This study addresses the degradation of gait biomechanics and increased metabolic cost in powered prosthetic knees caused by added distal mass. To mitigate these issues, the work proposes relocating the actuation system proximally—above the knee—thereby optimizing mass distribution rather than merely minimizing weight. A custom prototype was developed and evaluated through kinematic analysis and multi-terrain gait experiments, including level ground, ramps, and stairs, demonstrating enhanced control robustness and functional feasibility. Experimental results from a single subject showed a 9.2% increase in walking speed and a 3.6% rise in cadence, while knee range of motion and peak angular velocity remained stable. These findings confirm that the proposed configuration effectively balances assistive performance with reduced user burden.

Lower limb amputation affects millions worldwide, leading to impaired mobility, reduced walking speed, and limited participation in daily and social activities.
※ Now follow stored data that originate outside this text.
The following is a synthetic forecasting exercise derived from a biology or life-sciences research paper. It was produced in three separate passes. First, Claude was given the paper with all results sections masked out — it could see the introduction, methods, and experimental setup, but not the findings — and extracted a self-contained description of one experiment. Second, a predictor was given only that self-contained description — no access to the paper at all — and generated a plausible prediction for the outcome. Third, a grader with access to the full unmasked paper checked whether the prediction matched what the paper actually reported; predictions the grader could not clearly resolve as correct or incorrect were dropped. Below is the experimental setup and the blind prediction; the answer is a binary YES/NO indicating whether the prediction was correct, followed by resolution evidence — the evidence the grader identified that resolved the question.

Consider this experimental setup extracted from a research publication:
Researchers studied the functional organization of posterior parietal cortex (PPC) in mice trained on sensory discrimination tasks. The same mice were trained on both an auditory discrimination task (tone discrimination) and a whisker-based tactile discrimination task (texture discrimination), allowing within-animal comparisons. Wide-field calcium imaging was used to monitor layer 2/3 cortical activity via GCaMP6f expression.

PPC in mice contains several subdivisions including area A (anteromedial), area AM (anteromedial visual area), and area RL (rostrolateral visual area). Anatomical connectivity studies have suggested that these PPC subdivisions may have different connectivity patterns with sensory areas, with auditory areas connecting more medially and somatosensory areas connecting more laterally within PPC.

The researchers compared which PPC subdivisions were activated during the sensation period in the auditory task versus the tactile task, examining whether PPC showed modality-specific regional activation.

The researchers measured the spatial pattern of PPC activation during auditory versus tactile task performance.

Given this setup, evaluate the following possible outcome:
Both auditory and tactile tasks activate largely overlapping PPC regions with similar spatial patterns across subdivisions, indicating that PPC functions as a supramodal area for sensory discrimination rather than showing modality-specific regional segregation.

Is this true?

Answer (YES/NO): NO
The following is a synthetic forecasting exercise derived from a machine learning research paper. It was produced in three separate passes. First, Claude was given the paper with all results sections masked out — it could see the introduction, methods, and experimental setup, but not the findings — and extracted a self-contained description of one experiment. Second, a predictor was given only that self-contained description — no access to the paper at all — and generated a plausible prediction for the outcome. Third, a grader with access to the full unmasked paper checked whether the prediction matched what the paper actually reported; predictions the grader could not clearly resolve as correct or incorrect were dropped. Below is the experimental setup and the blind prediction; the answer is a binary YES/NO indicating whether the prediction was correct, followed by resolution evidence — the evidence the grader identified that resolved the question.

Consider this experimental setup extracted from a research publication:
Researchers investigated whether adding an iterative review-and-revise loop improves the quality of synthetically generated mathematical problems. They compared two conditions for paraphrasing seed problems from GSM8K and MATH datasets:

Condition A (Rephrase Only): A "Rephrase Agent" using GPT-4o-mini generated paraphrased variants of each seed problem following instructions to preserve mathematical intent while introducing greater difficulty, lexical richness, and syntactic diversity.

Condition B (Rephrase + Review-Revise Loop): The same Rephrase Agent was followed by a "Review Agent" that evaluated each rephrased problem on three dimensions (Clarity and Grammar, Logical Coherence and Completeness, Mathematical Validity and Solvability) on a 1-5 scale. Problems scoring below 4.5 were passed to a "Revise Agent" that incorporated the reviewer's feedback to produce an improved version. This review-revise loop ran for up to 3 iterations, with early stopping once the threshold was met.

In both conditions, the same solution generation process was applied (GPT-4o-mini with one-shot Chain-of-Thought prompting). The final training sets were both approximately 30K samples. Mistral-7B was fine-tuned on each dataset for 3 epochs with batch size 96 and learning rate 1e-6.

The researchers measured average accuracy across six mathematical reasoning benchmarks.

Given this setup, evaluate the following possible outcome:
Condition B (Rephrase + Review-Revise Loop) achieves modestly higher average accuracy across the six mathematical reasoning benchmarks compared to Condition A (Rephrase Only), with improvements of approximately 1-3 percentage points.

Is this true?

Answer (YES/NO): NO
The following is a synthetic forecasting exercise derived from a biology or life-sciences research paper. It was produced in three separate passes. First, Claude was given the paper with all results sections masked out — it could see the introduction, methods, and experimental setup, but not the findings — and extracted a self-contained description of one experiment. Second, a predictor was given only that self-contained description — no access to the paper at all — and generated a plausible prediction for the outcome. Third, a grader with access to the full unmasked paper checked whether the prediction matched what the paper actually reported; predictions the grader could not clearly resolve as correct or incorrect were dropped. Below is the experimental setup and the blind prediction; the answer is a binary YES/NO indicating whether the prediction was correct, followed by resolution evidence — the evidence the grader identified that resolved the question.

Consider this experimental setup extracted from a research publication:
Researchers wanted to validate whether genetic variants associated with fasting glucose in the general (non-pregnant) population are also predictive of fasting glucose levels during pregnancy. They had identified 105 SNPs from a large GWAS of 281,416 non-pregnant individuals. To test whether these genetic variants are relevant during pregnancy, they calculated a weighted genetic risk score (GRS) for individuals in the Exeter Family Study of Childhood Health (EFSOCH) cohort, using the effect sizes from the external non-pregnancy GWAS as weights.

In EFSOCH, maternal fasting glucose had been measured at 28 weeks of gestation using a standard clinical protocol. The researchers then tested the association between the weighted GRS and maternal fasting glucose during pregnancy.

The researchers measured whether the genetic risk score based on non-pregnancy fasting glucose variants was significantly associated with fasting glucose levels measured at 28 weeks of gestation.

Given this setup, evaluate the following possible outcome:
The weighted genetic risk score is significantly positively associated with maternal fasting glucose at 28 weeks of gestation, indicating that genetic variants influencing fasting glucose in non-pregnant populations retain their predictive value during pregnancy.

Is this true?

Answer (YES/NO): YES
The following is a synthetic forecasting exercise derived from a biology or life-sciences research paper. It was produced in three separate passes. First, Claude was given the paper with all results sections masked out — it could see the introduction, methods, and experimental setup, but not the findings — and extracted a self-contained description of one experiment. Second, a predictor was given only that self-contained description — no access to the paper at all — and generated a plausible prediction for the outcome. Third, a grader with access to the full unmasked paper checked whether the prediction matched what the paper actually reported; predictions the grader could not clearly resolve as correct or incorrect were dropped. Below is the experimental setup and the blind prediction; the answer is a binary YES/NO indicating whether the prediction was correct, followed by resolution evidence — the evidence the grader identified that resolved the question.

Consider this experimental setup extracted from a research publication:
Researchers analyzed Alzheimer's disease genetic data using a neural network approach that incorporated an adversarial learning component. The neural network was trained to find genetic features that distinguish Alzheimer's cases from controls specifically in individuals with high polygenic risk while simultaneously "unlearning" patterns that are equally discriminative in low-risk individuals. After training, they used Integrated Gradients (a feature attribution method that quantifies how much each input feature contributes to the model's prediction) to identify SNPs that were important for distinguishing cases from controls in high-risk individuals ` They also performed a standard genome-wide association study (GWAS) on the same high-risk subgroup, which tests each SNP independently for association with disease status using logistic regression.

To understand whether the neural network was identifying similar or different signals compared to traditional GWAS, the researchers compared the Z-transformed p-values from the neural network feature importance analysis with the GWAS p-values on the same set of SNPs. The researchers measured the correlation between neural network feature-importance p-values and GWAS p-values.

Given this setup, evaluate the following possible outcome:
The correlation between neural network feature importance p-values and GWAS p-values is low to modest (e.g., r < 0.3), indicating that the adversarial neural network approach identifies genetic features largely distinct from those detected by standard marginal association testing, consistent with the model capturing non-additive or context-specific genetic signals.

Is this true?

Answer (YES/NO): YES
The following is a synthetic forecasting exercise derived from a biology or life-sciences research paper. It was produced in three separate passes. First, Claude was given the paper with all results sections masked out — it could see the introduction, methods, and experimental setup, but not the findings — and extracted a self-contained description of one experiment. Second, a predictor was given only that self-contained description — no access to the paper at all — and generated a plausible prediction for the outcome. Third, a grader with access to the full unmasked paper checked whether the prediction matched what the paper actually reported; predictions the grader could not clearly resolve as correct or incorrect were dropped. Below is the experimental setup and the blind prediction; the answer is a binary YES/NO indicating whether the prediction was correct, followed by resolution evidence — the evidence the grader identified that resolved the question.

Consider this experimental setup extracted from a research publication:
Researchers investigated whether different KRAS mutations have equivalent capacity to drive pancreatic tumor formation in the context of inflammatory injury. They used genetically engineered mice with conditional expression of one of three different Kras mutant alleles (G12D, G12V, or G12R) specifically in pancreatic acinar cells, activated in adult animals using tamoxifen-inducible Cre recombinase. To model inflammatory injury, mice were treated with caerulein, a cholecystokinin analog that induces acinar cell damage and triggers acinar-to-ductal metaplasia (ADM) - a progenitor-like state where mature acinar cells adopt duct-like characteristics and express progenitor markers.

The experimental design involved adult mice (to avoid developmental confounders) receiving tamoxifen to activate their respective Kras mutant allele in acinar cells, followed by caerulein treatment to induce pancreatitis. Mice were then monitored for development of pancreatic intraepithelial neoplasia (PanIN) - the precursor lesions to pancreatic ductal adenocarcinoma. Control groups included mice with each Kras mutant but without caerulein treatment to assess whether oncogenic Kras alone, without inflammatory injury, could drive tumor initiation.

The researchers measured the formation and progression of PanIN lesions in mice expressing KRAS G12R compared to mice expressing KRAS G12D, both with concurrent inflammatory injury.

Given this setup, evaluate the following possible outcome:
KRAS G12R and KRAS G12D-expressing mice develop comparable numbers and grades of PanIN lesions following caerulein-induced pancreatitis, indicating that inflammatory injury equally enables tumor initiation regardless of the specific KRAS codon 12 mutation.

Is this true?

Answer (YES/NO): NO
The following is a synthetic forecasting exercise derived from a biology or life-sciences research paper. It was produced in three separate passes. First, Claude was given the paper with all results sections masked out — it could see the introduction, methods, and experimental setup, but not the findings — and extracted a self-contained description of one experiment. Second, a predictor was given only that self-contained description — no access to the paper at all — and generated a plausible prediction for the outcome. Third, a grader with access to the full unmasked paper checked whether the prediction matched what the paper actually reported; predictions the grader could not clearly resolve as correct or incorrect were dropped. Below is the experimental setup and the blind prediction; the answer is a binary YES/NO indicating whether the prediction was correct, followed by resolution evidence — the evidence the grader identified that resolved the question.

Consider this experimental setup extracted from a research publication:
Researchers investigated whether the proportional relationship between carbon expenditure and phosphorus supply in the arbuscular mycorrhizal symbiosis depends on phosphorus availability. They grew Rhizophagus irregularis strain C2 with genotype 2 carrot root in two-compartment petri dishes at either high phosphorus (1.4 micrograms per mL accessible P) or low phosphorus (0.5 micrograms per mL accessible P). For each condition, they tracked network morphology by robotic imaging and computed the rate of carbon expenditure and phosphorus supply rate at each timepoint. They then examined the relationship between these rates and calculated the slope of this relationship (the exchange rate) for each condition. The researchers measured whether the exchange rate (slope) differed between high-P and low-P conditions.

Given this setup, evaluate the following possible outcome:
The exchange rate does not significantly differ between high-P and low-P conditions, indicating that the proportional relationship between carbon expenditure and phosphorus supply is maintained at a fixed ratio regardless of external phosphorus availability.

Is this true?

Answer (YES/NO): YES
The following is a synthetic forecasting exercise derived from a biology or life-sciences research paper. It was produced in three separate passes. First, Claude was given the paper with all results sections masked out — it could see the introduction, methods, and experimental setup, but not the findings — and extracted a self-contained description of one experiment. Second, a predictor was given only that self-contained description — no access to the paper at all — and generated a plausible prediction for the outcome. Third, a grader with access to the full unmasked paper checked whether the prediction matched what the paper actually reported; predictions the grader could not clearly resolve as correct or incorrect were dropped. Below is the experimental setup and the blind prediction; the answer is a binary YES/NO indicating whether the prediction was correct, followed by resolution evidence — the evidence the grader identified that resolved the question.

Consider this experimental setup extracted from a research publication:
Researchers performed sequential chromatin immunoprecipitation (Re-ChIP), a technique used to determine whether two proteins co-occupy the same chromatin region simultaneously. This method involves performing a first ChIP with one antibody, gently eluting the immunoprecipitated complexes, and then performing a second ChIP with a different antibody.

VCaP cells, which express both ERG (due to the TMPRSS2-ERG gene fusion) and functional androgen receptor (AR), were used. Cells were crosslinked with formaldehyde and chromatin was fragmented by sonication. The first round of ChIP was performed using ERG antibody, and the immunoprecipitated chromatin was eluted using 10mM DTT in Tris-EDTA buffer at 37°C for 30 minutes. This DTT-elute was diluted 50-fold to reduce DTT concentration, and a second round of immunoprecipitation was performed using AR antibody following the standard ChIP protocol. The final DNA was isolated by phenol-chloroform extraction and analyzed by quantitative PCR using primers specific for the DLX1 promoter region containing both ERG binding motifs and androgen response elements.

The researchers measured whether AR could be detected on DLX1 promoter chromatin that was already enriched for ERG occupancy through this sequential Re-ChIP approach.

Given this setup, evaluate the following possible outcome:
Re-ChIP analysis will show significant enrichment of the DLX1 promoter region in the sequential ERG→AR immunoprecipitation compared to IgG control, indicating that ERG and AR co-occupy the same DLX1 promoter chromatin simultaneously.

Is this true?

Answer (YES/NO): YES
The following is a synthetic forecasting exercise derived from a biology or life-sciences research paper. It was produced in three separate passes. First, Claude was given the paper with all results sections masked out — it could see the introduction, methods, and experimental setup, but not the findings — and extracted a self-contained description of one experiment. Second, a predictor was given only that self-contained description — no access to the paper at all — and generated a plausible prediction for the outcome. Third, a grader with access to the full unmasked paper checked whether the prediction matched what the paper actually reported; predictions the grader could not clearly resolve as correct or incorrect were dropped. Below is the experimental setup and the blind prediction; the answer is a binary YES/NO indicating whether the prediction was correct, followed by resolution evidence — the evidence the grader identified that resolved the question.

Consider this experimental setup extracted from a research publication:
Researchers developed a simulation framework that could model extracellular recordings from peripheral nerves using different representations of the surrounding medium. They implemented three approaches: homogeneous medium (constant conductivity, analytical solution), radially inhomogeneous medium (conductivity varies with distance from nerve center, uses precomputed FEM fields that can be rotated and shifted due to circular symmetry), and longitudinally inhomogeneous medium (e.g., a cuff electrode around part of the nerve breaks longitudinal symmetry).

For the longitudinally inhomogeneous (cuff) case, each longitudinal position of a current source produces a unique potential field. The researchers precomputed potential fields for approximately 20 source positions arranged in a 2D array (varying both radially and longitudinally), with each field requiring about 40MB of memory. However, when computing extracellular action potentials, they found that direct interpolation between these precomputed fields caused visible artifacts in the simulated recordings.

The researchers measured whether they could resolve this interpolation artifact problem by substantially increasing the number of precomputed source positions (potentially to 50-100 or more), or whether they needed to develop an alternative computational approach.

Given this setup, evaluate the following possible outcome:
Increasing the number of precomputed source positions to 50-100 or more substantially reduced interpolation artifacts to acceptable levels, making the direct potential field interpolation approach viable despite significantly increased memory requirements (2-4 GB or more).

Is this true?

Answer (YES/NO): NO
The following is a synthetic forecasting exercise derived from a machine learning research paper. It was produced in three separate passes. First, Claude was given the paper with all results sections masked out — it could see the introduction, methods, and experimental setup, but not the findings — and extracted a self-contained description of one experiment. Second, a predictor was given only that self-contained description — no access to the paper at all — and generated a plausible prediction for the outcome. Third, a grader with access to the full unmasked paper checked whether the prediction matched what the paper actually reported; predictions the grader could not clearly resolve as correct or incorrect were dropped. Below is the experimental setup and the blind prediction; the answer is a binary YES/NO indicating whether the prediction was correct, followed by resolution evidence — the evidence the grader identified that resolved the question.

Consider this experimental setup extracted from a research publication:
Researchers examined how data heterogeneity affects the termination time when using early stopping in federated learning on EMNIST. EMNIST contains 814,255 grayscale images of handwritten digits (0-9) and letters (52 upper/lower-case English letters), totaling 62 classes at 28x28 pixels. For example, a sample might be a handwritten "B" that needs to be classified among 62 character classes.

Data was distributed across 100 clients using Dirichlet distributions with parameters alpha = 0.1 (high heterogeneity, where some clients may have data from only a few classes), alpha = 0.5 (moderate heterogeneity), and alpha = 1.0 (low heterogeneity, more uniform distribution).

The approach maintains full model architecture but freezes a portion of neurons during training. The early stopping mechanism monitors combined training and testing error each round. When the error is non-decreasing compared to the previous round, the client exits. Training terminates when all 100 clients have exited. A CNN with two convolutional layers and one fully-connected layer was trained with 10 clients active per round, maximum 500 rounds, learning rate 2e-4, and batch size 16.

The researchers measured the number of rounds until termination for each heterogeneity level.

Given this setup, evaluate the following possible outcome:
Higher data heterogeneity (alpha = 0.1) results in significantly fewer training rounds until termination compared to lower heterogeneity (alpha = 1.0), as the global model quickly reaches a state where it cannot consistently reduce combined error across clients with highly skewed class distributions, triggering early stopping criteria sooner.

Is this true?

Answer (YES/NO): YES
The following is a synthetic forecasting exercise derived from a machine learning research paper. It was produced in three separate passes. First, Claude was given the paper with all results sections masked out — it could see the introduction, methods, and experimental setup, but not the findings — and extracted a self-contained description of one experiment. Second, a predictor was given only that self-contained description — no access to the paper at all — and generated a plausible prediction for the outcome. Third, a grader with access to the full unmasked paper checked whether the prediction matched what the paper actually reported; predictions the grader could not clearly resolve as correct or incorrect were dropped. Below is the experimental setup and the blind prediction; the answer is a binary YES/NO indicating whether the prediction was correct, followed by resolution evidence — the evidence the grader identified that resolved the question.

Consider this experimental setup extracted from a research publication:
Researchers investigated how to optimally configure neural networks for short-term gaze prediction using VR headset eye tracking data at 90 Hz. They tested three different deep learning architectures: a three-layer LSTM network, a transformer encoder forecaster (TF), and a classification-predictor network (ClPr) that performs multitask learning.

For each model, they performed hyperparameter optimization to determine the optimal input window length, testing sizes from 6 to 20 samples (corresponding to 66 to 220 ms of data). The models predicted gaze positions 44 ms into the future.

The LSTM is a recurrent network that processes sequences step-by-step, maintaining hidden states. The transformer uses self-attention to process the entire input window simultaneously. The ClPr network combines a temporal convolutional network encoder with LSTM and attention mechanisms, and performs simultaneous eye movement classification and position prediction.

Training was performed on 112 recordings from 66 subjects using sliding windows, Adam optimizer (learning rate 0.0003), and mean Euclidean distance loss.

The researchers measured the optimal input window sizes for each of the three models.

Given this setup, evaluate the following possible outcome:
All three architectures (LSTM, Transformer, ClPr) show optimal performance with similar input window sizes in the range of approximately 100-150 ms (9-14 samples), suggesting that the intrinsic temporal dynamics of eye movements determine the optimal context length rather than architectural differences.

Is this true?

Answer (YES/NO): NO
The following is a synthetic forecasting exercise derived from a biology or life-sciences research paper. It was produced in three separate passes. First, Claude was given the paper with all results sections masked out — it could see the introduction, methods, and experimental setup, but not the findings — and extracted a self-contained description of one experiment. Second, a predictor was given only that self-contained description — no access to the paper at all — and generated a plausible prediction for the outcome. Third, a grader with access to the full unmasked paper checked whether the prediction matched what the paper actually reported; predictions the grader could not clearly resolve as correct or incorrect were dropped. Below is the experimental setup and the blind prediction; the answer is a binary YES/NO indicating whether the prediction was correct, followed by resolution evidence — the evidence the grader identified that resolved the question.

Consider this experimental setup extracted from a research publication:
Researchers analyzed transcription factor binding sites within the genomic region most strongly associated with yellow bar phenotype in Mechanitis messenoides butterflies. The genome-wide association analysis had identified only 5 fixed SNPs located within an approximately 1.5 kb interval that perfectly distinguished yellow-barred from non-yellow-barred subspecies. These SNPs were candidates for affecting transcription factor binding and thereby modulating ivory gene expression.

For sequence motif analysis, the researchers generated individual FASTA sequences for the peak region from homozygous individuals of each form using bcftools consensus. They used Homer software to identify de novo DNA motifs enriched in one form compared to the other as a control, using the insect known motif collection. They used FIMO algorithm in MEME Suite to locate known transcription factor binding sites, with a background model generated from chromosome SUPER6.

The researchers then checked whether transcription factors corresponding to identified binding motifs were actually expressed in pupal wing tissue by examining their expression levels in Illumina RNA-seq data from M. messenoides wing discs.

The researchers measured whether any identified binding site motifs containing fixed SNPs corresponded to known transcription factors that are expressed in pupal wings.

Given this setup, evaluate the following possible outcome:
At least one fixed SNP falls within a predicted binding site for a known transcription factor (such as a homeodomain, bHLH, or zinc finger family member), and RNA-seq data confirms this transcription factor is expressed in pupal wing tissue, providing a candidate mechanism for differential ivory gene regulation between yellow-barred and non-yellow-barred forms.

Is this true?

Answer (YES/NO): YES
Powered prosthetic knees can partially restore mobility by actively assisting knee joint torque, improving gait symmetry, sit-to-stand transitions, and walking speed. However, added mass from powered components may diminish these benefits, negatively affecting gait mechanics and increasing metabolic cost. Consequently, optimizing mass distribution, rather than simply minimizing total mass, may provide a more effective and practical solution. In this exploratory study, we evaluated the feasibility of above-knee powertrain placement for a powered prosthetic knee in a small cohort. Compared to below-knee placement, the above-knee configuration demonstrated improved walking speed (+9.2% for one participant) and cadence (+3.6%), with mixed effects on gait symmetry. Kinematic measures indicated similar knee range of motion and peak velocity across configurations. Additional testing on ramps and stairs confirmed the robustness of the control strategy across multiple locomotion tasks. These preliminary findings suggest that above-knee placement is functionally feasible and that careful mass distribution can preserve the benefits of powered assistance while mitigating adverse effects of added weight. Further studies are needed to confirm these trends and guide design and clinical recommendations.